BBOYINGの魅力とは「暴力性」にあり

BBOYINGが廃れずに、いついかなる時代も人を魅了し続けここまで発展を遂げた理由とはなんでしょうか。

 

おそらく「暴力性」にあるのでは、と考えています。

 

何言ってんだこいつ、と思った方はそっとページを閉じてください、、、w

 

ギャングの抗争の代替手段(本当かどうか疑わしいですが、、、)としてのバトルカルチャーは、そのまま「暴力」の代替手段であり、それはつまりbboyと暴力は密接な関係にあるということだと理解しています。

 

show主体のジャンルではありませんし、そもそもアートの方向に振れすぎるとbboyの本質からズレてしまいます。

 

極限まで肉体を酷使し、あらゆる人体表現の中で最もダイナミックなパワームーブ。

一切の器具やトリックを使用せず、人体のみでここまで強烈な表現をし得るのはパワームーブ以外に無いと考えています。

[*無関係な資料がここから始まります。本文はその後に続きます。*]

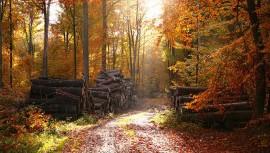 Jesenná údržba auta bez toho, aby ste museli ísť do servisu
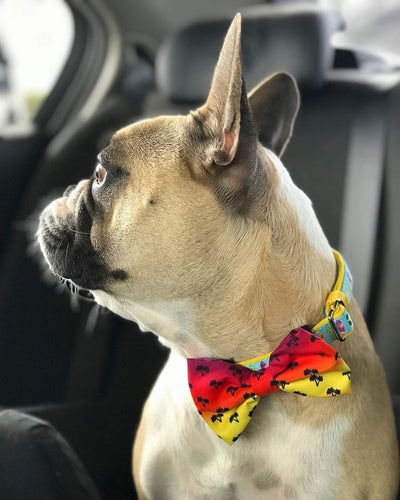 Frenchie Hundehalsband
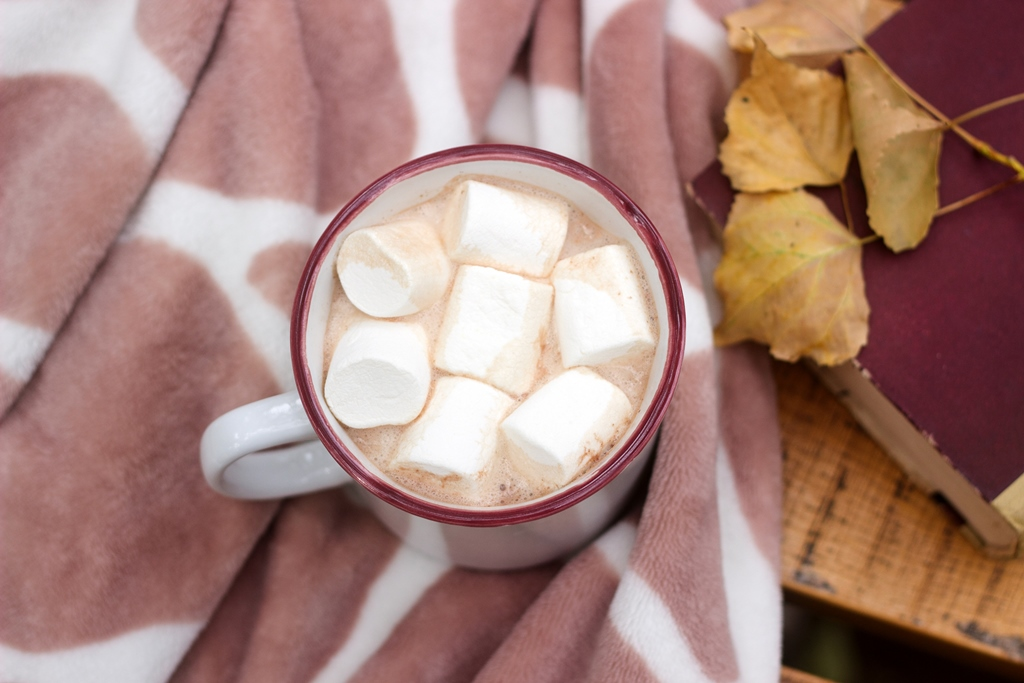 Hot cocoa with marshmallow on the background of a plaid and book. rustic style, selective focus.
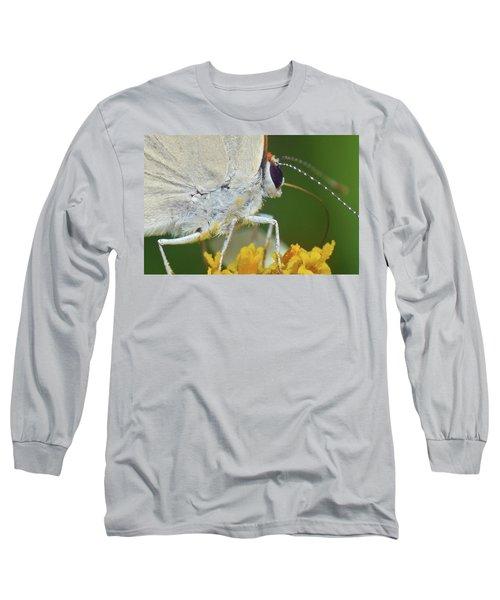 Hairstreak Closeup Long Sleeve T-Shirt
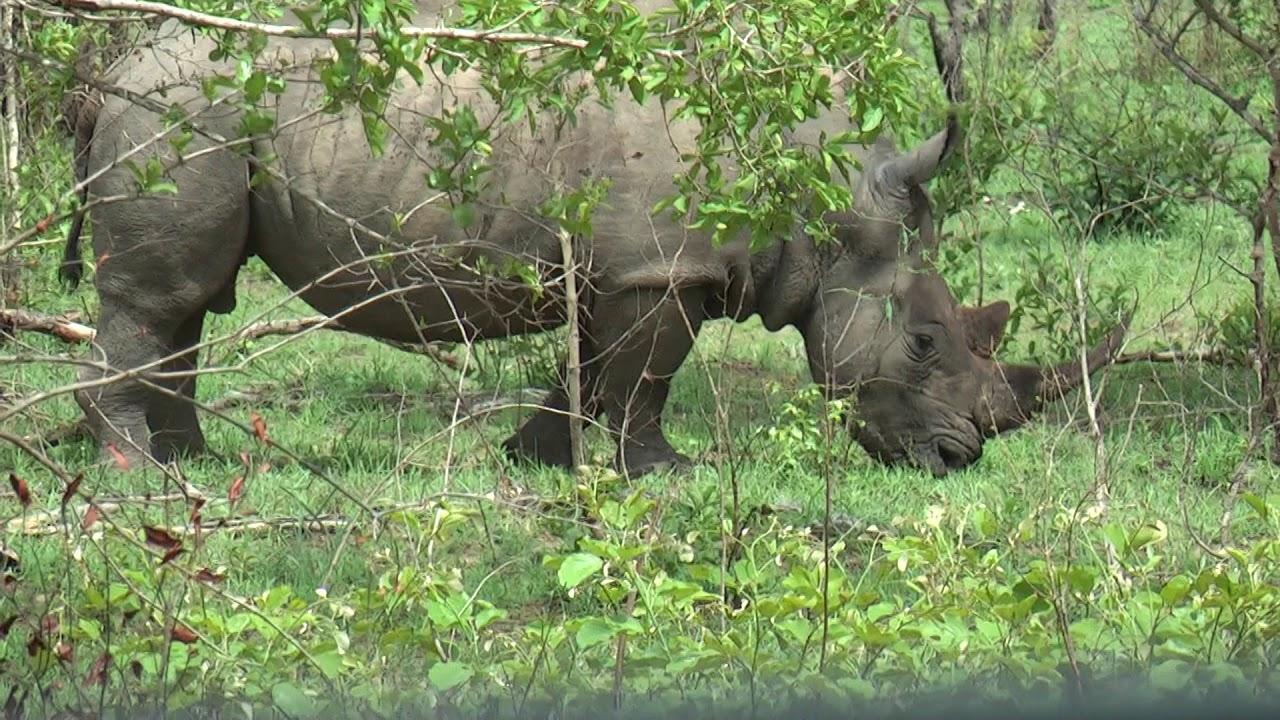 Rinocer într un scaun - primariacetateni.ro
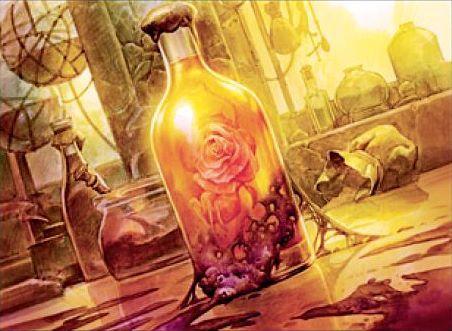 Sun Orchid Elixir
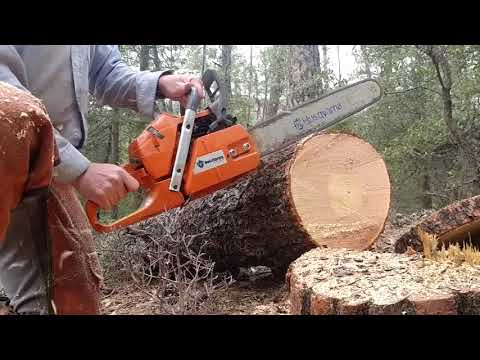 Cheap Husky and Stihl chainsaw clones/knock offs, should you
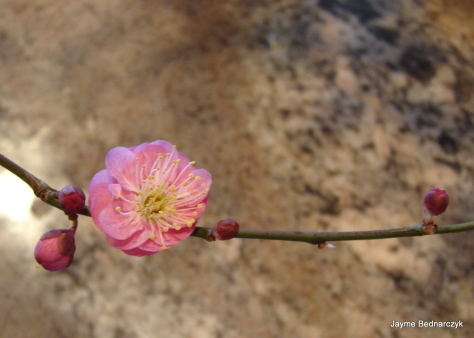 Prunus branch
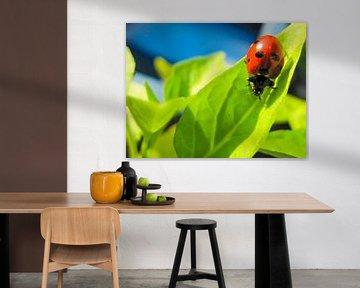 Ladybird van Leonie Versantvoort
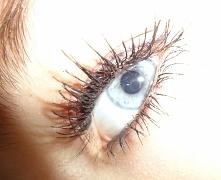 *,* my eye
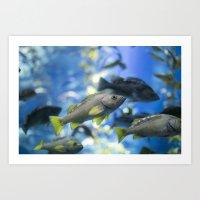 In The Tank: Fish 1 Art Print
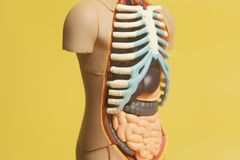 Human Body Anatomy Model. On a yellow background Royalty Free Stock Images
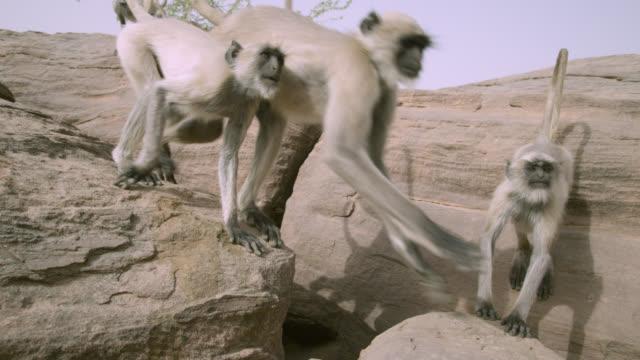 Grey langur monkeys (Semnopithecus dussumieri) clamber on rocks, Jodhpur, India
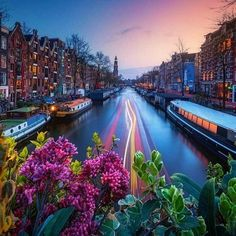 Amsterdam in spring. A colorful show in one of the most beautiful cities in the world. 📷 powered by Visit Amsterdam, Amsterdam City, Amsterdam Netherlands, Most Beautiful Cities, Beautiful World, Europe Spring, Nature Photography, Travel Photography, Amazing Sunsets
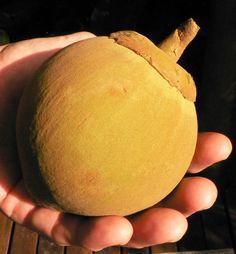 Rare Fruit Zapote Ecuador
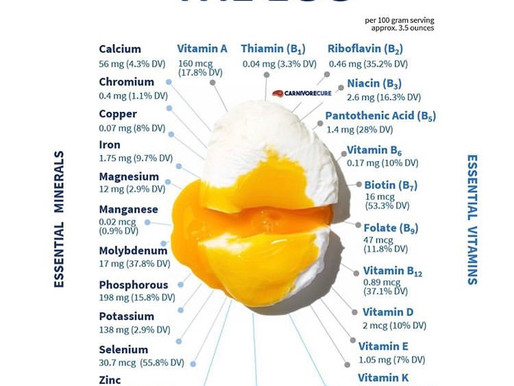 Eggs and their benefits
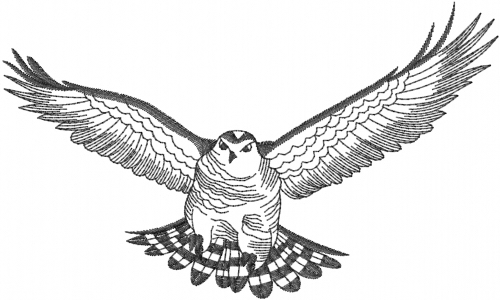 outline of a hawk eagle outline cliparts free download on clipartmag outline hawk of a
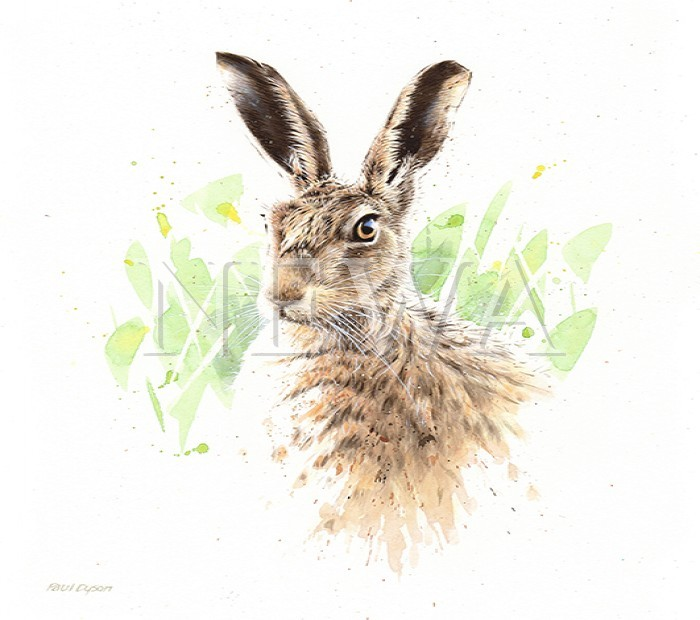 March Hare (brown Hare) by Paul Dyson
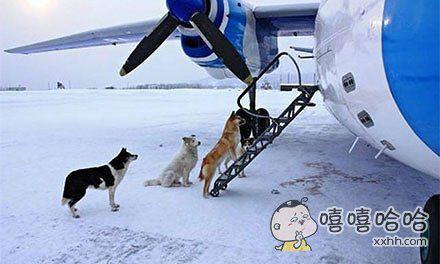 别送了,朕要登机了!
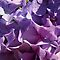 MULTI-HEAD  FLOWERS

一般人がブレイクダンスと聞いて連想するのはもちろんウインドミルなことは言わずもがなですが、おそらく大多数のbboyの入り口でもあります。

ブレイクダンスをやっていれば、「踊ってよ」よりも「回ってよ」と聞かれることの方が圧倒的に多いのではないでしょうか。

実は回転も暴力性を帯びています。

例えば回っている扇風機やドリルに触れようと思う人はいません。

なぜならば「破壊」され怪我をするからですね。

怪我をする、と警戒するのはそこに暴力性があるからに他ならないわけで、回転運動が非常に危険な現象であることを理解しているからです。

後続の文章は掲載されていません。